Jpn J Cancer Res. 1991 Jul;82(7):784-92. doi: 10.1111/j.1349-7006.1991.tb02703.x.
The combined effects of low doses of various carcinogens and carcinogenesis modifiers on tumor development were investigated by using a wide-spectrum organ carcinogenesis model in F344 rats. These agents were administered as three groups: (1) a group of known hepatocarcinogens; (2) a group of nitroso compounds having various target organ specificities; and (3) a group of antioxidants having various inhibiting or enhancing activities depending on the target organ. Doses were used which were generally below the known effective level for the individual chemical. These groups of chemicals were administered with or without prior administration of N-diethylnitrosamine (100 mg/kg body wt., i.p.), N-methylnitrosourea (4 x 20 mg/kg body wt., i.p.) and dihydroxy-di-N-propylnitrosamine (0.1% in drinking water for 2 weeks). The hepatocarcinogen group in combination with various nitroso compounds increased the incidences of liver hyperplastic nodules and hepatocellular carcinomas. In contrast, incidences were clearly reduced when the hepatocarcinogens and/or the nitroso compounds were administered in combination with the antioxidants. For the urinary bladder, the combination with nitroso compounds and antioxidants enhanced cancer development, and the addition of hepatocarcinogens further increased tumorigenesis. For the glandular stomach, additive effects on the numbers of pepsinogen isozyme 1-altered pyloric glands, a putative preneoplastic lesion, were produced by the combination treatment of antioxidants and the nitroso compounds.

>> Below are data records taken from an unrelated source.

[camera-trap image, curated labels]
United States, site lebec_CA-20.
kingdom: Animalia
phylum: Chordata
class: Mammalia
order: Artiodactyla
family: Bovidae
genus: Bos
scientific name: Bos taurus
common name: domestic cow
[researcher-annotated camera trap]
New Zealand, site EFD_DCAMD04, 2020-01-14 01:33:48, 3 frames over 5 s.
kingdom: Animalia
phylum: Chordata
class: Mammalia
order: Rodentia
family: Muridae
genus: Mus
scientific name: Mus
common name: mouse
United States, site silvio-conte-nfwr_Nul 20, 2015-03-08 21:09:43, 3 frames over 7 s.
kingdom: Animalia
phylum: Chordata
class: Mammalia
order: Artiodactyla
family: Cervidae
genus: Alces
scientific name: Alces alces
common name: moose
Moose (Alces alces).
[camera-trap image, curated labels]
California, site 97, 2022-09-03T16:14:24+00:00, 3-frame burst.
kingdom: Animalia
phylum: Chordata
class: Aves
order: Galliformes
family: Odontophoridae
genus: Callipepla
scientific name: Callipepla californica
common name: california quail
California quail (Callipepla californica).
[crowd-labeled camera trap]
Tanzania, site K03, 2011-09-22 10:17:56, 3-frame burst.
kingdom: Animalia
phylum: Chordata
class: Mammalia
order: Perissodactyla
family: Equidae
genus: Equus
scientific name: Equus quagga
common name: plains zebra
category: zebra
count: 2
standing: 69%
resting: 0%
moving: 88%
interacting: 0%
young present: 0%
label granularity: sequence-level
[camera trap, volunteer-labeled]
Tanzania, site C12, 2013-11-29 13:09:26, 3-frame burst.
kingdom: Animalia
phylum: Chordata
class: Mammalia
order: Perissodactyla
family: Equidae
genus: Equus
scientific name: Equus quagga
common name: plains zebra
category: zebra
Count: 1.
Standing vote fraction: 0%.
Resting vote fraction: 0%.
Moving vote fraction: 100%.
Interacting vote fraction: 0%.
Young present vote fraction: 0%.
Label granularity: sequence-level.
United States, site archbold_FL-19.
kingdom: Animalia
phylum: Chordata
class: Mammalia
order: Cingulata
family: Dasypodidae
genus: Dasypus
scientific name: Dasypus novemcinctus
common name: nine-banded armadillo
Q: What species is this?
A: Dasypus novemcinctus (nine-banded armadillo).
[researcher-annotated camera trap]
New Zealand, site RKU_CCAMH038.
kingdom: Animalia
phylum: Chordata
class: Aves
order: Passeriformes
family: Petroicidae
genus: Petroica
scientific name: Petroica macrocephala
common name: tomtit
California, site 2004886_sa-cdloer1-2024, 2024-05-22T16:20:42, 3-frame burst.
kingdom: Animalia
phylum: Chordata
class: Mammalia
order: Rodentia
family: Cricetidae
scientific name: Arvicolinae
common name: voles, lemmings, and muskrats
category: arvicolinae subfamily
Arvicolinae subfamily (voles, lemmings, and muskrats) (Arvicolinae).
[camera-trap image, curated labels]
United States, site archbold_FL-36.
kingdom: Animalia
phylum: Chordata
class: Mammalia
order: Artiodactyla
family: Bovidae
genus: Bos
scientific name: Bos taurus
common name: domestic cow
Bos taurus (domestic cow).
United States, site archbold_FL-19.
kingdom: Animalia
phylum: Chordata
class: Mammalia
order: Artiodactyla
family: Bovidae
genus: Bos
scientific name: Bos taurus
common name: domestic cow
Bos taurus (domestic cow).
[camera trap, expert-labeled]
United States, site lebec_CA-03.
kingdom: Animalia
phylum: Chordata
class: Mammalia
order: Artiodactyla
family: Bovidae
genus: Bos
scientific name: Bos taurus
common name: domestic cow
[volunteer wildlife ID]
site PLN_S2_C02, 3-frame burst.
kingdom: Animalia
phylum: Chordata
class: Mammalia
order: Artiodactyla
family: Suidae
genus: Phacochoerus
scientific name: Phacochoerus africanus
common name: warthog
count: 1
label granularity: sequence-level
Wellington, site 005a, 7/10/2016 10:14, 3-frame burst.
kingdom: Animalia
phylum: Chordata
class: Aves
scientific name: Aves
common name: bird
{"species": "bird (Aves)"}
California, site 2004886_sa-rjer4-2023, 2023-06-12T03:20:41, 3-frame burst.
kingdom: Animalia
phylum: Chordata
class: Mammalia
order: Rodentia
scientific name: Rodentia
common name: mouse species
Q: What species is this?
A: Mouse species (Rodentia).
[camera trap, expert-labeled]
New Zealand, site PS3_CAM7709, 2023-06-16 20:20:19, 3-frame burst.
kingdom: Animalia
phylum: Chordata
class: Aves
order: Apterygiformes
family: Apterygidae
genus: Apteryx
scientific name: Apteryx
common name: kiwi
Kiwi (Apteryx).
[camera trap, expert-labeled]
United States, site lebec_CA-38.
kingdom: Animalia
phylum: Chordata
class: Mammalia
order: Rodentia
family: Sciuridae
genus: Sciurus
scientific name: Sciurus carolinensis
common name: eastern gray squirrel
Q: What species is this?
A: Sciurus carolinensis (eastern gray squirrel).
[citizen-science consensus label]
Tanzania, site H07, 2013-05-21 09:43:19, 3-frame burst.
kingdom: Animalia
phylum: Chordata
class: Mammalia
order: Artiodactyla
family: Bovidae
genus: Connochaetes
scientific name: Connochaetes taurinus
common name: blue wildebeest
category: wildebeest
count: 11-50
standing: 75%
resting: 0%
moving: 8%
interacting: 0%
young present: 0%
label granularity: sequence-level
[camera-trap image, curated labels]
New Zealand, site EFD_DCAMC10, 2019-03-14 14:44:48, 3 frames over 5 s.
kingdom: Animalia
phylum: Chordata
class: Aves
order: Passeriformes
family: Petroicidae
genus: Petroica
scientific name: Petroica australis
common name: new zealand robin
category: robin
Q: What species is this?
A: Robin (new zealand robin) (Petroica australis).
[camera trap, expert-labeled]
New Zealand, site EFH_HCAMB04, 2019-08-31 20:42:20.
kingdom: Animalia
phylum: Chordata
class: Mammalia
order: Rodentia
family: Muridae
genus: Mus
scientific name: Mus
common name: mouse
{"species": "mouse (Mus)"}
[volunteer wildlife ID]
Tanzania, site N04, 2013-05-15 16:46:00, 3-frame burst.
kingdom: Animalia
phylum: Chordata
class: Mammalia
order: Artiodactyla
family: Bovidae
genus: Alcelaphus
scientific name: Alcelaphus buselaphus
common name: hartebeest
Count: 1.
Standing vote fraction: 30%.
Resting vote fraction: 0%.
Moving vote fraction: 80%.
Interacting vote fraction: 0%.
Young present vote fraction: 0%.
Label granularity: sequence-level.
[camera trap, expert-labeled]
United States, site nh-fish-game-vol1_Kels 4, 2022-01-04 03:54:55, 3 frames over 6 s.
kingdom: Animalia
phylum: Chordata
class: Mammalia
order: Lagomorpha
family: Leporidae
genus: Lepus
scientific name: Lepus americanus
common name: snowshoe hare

No synergistic effects on tumor development were seen in other organs. The results of the present study demonstrated that combinations of various compounds at low doses can additively or synergistically exert either enhancing or inhibitory effects on the development of preneoplastic and neoplastic lesions in different organs in a single model having a wide spectrum of organ effects.
利用F344大鼠的广谱器官致癌模型,研究了低剂量各种致癌物和致癌作用调节剂对肿瘤发生的联合作用。这些试剂分为三组给药:(1)一组已知的肝癌致癌物;(2)一组具有不同靶器官特异性的亚硝基化合物;(3)一组根据靶器官具有不同抑制或增强活性的抗氧化剂。使用的剂量通常低于各化学物质已知的有效水平。这些化学物质组在给予或不给予N-二乙基亚硝胺(100mg/kg体重,腹腔注射)、N-甲基亚硝基脲(4×20mg/kg体重,腹腔注射)和二羟基二-N-丙基亚硝胺(饮用水中0.1%,持续2周)的情况下给药。肝癌致癌物组与各种亚硝基化合物联合使用增加了肝脏增生性结节和肝细胞癌的发生率。相反,当肝癌致癌物和/或亚硝基化合物与抗氧化剂联合使用时,发生率明显降低。对于膀胱,与亚硝基化合物和抗氧化剂联合使用促进了癌症发展,添加肝癌致癌物进一步增加了肿瘤发生。对于腺胃,抗氧化剂和亚硝基化合物联合治疗对胃蛋白酶原同工酶1改变的幽门腺数量(一种假定的癌前病变)产生了相加作用。在其他器官中未观察到对肿瘤发生的协同作用。本研究结果表明,在一个具有广泛器官效应的单一模型中,低剂量各种化合物的组合可以对不同器官的癌前和肿瘤性病变的发展产生相加或协同的增强或抑制作用。